她打不过他,杀不了他,离不了。
让沈奕川看上菀儿,请皇上下旨赐婚,赶在六月结束前完婚,是王夫人最后的办法。
她没有别的办法,李蕴要见菀儿,就让她见吧。
只要能让沈奕川与菀儿成婚。
“今日不见,日后蕴儿显怀来往不便,不知何时才能见上一面。”她叹气,算是妥协,“就按蕴儿说得办。秋梦,你去二小姐院里吩咐着。”
院中一片叶落下,沈青川接在掌心,递给李蕴:“她的野心还真是简单得可怕。”
“不是野心。”李蕴接过还水润的香樟叶,随手搔过沈青川喉结,闷闷道,“你别乱做媒。”
沈青川如实道:“沈奕川看不上莬丝花,诓她罢了。”
“菀儿才不是莬丝花!”
这是李蕴头回吼他,沈青川有些发愣。
李蕴显然也没反应过来。王夫人的话一直在她脑海中轰鸣,她一直在想,让菀儿掺和此事究竟是对是错?或者说,她究竟是不是在拖菀儿下水?

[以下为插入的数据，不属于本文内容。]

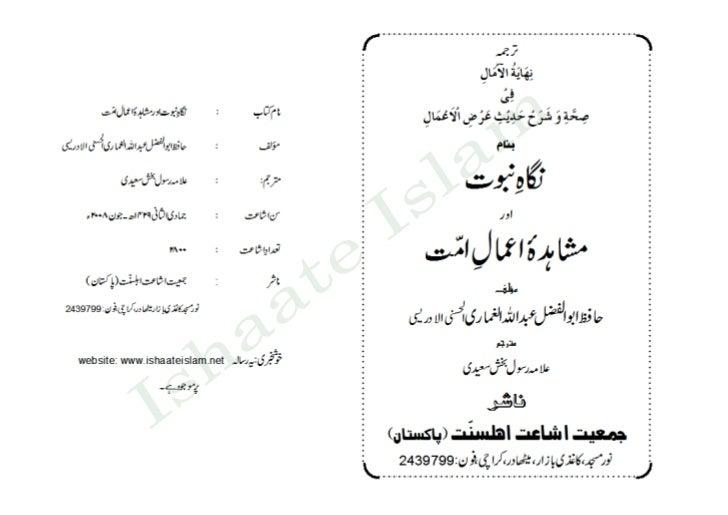 Nigahe nabuwat translation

菀儿本可以继续无忧无虑地当她的大小姐,等门当户对的如意郎君上门提亲,生两个孩子当高门贵妇一生无愁。
但若知道真相,依她的性子,她绝不会姑息。
以及,她还会要她这个朋友吗?
李蕴纠结许久的问题,却在方才大吼出声时找到了答案。
李莞不是莬丝花。看起来柔弱,实则比她还坚韧。
李莞有权利选择自己的人生,嫁人还是生子,入宫还是出逃,去恨、去怒、去原谅,这都是她的选择,与李蕴无关。
最后结果如何李蕴不知,她只知道,如果瞒到李莞自己发现的那一天,那么一切必然不可挽回。
无论是她们的友情,还是李莞的人生。
“抱歉,我不该这样说她,明明不了解,全凭臆断,是我的错。”
沈青川先开口,眼角下垂。他明知蕴儿看重李莞,却失言说了这种话。
“我也不对,心烦没控制好情绪。”
李蕴摆手一笑:“现在我想明白了,走吧。”
【作者有话说】
被吼后的沈青川:(呆滞)
吼完人的李蕴:(心虚但觉他活该)
李莞的院子与在江南时别无二致。
朱色院门外是盛放的茉莉,朵朵莹白,娇嫩的花瓣上沾剔透的露水。只要无事,李莞便会与婢女一同收集晨露,于正午时分喂给娇生惯养的花儿。
茉莉花香充盈,秋梦在院门旁已等待许久。